The late Ross Brymer, a convicted murderer, was a belated songwriter and musician who, though he caused plenty of trouble on the outside, wasn't known for causing trouble in prison.
In March 1978, he entered the "fish tank" at the Northern Nevada Correctional Center. He had pleaded guilty to the murder of Oscar Bonavena outside the Mustang Ranch in 1976 and been sentenced to two years in prison. He did 15 months but would return several times before his death June 27, 2000.
It was during his time in the intake area of NNCC, and then later at the Nevada State Prison, Brymer met Bill Valentine, a guard at the prison.
Valentine, a 28-year Nevada resident and 20-year prison employee, tells of Brymer in his new book "Mustang's Last Ride."
Due out in November, the book is a collection of stories beginning with Joe Conforte's antics in the 1950s and ending with the Mustang's closure in August 1999.
******
### What this exercise asks
**a)** Name every person mentioned by name in the article about Ross Brymer.
**b)** Continue the article about Ross Brymer, starting after its final sentence.
The listing that follows has no connection to the article about Ross Brymer.

### Given information
******
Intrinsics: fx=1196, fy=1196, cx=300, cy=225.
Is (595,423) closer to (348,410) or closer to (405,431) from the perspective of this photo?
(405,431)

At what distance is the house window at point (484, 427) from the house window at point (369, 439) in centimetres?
******
### Final answers
**a)** Ross Brymer, Oscar Bonavena, Bill Valentine, Joe Conforte

**b)**
For those unfamiliar with the history, the Mustang Ranch ran no horses during its day, only legal prostitution. Sitting on the northern edge of Storey County, the operation grew under Conforte's tutelage from an illegal, mobile, three-county operation known as the Triangle Ranch to a legitimate business.
Valentine, who is now 62, began work at the prison the January before Brymer was brought in. He retired in December 1997.
"Mustang's Last Ride" is the third book for Valentine, who has published two others based on gang intelligence he gathered while in prison.
With a Polaroid camera, Valentine began recording gang signs and tattoos in an effort to identify gang members.
"I turned in monthly reports on gangs at NSP," he said. "I'd accumulated all this intelligence and the thought occurred to me that I should put it in a manuscript."
Today he has a collection of more than a thousand images of gang members, signs and gang colors. He uses the information, photos, books and videos mostly as training aids for law enforcement. His Web site is www.nevadaundercover.com.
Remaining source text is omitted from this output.